-------- Trecho fornecido --------

A realidade dos cães de aluguel, por Lilian Rockenbach

A locação de cães é atualmente uma triste e crescente realidade encontrada, principalmente,  nas grandes cidades.

Como não poderia deixar de ser, em todos os seguimentos que envolvem a exploração de animais, é crescente também o número de denuncias de maus tratos contra os animais locados e , em muitas vezes, esquecidos em seus postos de “trabalho”.

Eu mesma já participei de um resgate que envolvia cães alugados. Quando chegamos ao local, uma fábrica abandonada no bairro do Tatuapé-SP, que contratou o “serviço” para não o local não ser invadido, percebemos o cheiro muito forte sentido da rua,  ouvimos o relato dos vizinhos sobre os latidos ouvidos dia e noite que foram diminuindo até calar, o local totalmente trancado, com portões que impediam a visualização da parte interna e muros altos, e a certeza de que lá dentro haviam pelo menos dois cães em sofrimento. Inicialmente chamamos a polícia, e logo que chegaram, já era noite, começamos a arrombar os portões, nós os protetores, eles apenas acompanharam a ação.

Segundo a Constituição Federal o domicílio é inviolável, a menos que ali esteja ocorrendo um crime, e crueldade contra animais é crime, segundo o artigo 32 da Lei Federal 9605.

Assim que entramos logo avistamos o corpo de uma cadela, da raça pastor alemão, já em decomposição, o local era imenso (metade de um quarteirão), e começamos a busca desesperada pelo outro cão. Um vizinho nos emprestou uma pequena lanterna, no portão dezenas de pessoas acompanhando nossa busca, e o encontramos ainda com vida jogado num canto.

Segurar aquele cachorro pastor alemão “de porte grande” nos braços foi fácil, ele tinha apenas pele e ossos, não conseguia sequer levantar a cabeça, tínhamos que levá-lo urgente ao veterinário, mas nos dividimos para fazer o boletim de ocorrência na delegacia.  A situação dele era gravíssima, ficou internado, tentamos de tudo, mas não conseguimos salvá-lo.

E os responsáveis?

Nós até que tentamos saber quem era o proprietário do local, ou a empresa que alugou os cães. Sem sucesso.

Até hoje não sabemos, ninguém nos chamou para prestar depoimento. Possivelmente mais um inquérito arquivado no Ministério Público, cachorro né...

--------

Pedido 1: Reproduza sem alterações as linhas fornecidas, começando pela linha que contém "What distance can" e parando depois da linha que contém "0.50 metres", com ambas incluídas.

-------- Linhas fornecidas --------

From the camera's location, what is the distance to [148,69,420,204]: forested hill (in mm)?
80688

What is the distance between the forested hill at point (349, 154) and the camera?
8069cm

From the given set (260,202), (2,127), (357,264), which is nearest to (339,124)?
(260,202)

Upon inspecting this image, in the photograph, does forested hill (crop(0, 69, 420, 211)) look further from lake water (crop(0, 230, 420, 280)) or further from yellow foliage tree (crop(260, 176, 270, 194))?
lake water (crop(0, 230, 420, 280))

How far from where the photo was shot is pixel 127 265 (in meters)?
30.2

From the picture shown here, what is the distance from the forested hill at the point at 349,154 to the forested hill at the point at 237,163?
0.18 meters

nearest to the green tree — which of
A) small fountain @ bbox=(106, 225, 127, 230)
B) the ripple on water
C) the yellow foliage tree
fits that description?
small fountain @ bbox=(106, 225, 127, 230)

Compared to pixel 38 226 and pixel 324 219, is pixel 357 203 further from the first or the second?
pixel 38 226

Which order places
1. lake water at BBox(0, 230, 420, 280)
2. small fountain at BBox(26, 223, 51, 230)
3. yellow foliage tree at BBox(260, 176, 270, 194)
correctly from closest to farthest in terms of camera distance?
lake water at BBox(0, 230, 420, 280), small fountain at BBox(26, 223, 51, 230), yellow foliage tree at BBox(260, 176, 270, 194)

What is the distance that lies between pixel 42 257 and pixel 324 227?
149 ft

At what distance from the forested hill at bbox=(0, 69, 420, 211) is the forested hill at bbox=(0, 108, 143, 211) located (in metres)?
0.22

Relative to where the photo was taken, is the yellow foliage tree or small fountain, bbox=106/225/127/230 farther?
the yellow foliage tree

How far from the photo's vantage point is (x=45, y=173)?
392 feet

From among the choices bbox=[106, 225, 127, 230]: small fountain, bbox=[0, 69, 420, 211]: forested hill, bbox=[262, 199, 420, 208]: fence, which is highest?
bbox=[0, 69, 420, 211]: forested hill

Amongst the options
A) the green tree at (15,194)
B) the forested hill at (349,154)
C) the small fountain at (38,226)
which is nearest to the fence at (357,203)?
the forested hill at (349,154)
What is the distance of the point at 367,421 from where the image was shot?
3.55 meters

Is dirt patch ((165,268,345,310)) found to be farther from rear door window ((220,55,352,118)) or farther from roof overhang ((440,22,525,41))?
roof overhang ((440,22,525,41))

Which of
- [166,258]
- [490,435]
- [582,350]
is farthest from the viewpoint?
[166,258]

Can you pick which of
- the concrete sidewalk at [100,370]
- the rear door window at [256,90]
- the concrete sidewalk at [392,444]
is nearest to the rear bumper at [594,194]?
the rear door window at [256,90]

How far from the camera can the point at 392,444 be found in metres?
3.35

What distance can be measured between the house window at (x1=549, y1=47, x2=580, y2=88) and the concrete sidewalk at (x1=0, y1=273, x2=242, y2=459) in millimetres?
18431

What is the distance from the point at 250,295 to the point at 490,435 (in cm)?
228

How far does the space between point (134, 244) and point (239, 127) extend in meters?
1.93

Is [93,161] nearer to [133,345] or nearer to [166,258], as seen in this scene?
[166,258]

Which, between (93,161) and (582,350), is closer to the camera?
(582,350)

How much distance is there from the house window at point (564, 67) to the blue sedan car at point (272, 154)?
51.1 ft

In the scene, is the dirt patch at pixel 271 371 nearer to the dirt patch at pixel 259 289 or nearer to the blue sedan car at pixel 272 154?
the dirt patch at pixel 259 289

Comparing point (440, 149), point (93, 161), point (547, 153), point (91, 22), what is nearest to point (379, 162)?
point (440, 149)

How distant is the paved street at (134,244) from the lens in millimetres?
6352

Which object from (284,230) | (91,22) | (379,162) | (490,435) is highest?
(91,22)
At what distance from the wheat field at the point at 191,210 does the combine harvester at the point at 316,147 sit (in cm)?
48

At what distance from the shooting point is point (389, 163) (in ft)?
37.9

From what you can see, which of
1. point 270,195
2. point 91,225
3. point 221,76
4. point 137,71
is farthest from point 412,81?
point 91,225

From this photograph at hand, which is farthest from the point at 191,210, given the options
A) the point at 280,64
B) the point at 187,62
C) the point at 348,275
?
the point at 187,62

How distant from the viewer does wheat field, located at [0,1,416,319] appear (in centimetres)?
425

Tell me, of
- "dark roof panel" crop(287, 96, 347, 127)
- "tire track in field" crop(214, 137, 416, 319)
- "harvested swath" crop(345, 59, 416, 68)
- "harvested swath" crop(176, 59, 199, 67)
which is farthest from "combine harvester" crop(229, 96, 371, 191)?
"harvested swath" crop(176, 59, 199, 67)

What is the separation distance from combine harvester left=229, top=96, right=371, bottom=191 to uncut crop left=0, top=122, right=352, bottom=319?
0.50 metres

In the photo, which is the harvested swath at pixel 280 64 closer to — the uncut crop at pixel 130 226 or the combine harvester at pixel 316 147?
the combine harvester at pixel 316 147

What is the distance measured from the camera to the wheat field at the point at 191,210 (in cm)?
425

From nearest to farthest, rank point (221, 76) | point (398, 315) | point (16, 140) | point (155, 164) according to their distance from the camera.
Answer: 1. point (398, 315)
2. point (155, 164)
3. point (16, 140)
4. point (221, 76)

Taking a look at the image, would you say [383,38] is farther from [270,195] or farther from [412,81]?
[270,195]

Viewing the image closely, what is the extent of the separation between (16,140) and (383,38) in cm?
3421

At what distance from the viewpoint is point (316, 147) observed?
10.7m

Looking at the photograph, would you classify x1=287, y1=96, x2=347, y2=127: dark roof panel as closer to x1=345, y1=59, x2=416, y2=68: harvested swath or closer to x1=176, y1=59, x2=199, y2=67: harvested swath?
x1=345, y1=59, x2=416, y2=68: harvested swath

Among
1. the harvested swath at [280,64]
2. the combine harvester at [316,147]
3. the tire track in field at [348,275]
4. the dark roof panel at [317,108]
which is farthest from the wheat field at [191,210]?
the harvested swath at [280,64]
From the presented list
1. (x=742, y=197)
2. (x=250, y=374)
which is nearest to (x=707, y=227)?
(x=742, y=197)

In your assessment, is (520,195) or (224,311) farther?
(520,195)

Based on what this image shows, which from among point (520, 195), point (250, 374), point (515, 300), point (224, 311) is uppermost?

--------

Pedido 2: Prossiga com o trecho sobre os cães de aluguel a partir do ponto em que ele termina.

Resposta do exercício 1:
What distance can be measured between the house window at (x1=549, y1=47, x2=580, y2=88) and the concrete sidewalk at (x1=0, y1=273, x2=242, y2=459) in millimetres?
18431

What is the distance from the point at 250,295 to the point at 490,435 (in cm)?
228

How far does the space between point (134, 244) and point (239, 127) extend in meters?
1.93

Is [93,161] nearer to [133,345] or nearer to [166,258], as seen in this scene?
[166,258]

Which, between (93,161) and (582,350), is closer to the camera?
(582,350)

How much distance is there from the house window at point (564, 67) to the blue sedan car at point (272, 154)?
51.1 ft

In the scene, is the dirt patch at pixel 271 371 nearer to the dirt patch at pixel 259 289 or nearer to the blue sedan car at pixel 272 154?
the dirt patch at pixel 259 289

Comparing point (440, 149), point (93, 161), point (547, 153), point (91, 22), what is nearest to point (379, 162)?
point (440, 149)

How distant is the paved street at (134,244) from the lens in millimetres?
6352

Which object from (284,230) | (91,22) | (379,162) | (490,435) is highest?
(91,22)
At what distance from the wheat field at the point at 191,210 does the combine harvester at the point at 316,147 sit (in cm)?
48

At what distance from the shooting point is point (389, 163) (in ft)?
37.9

From what you can see, which of
1. point 270,195
2. point 91,225
3. point 221,76
4. point 137,71
is farthest from point 412,81?
point 91,225

From this photograph at hand, which is farthest from the point at 191,210, given the options
A) the point at 280,64
B) the point at 187,62
C) the point at 348,275
?
the point at 187,62

How distant from the viewer does wheat field, located at [0,1,416,319] appear (in centimetres)?
425

Tell me, of
- "dark roof panel" crop(287, 96, 347, 127)
- "tire track in field" crop(214, 137, 416, 319)
- "harvested swath" crop(345, 59, 416, 68)
- "harvested swath" crop(176, 59, 199, 67)
which is farthest from "combine harvester" crop(229, 96, 371, 191)?
"harvested swath" crop(176, 59, 199, 67)

What is the separation distance from combine harvester left=229, top=96, right=371, bottom=191 to uncut crop left=0, top=122, right=352, bottom=319?
0.50 metres

Resposta do exercício 2:
A grande realidade é que a maioria das empresas que alugam cães são empresas de fundo de quintal, uma grande idéia de “adestradores” que conseguem cães de grande porte facilmente, adotando-os de pessoas que não os querem mais ou que se infiltram em listas de protetores para saberem onde podem “resgatar” esses animais abandonados. Algumas, poucas, são registradas, pagam impostos, e não maltratam seus animais, mas não há regulamentação específica para este tipo de empresa, com regras para o tratamento dos animais e treinamento de funcionários, por exemplo... Uma terra de ninguém.

Os cães são adestrados para se transformarem em máquina de destruição, são treinados para o ataque, às vezes até para matar. Depois são levados para um terreno, uma fábrica abandonada, uma casa para ser vendida ou alugada. E lá ficam às vezes sem abrigo contra intempéries, às vezes dias sem comer (talvez semanas como no caso que relatei acima), vulneráveis a serem envenenados, adoecem e muitas vezes não são tratados, quase não tem contato com humanos, nunca recebem carinho.

São objetos, são fonte de renda e quando não dão lucro, obrigatoriamente, dão prejuízo.

Qual empresa de locação de cães tem um plano para a aposentadoria destes?

Quando envelhecem para onde vão? Alguém sabe?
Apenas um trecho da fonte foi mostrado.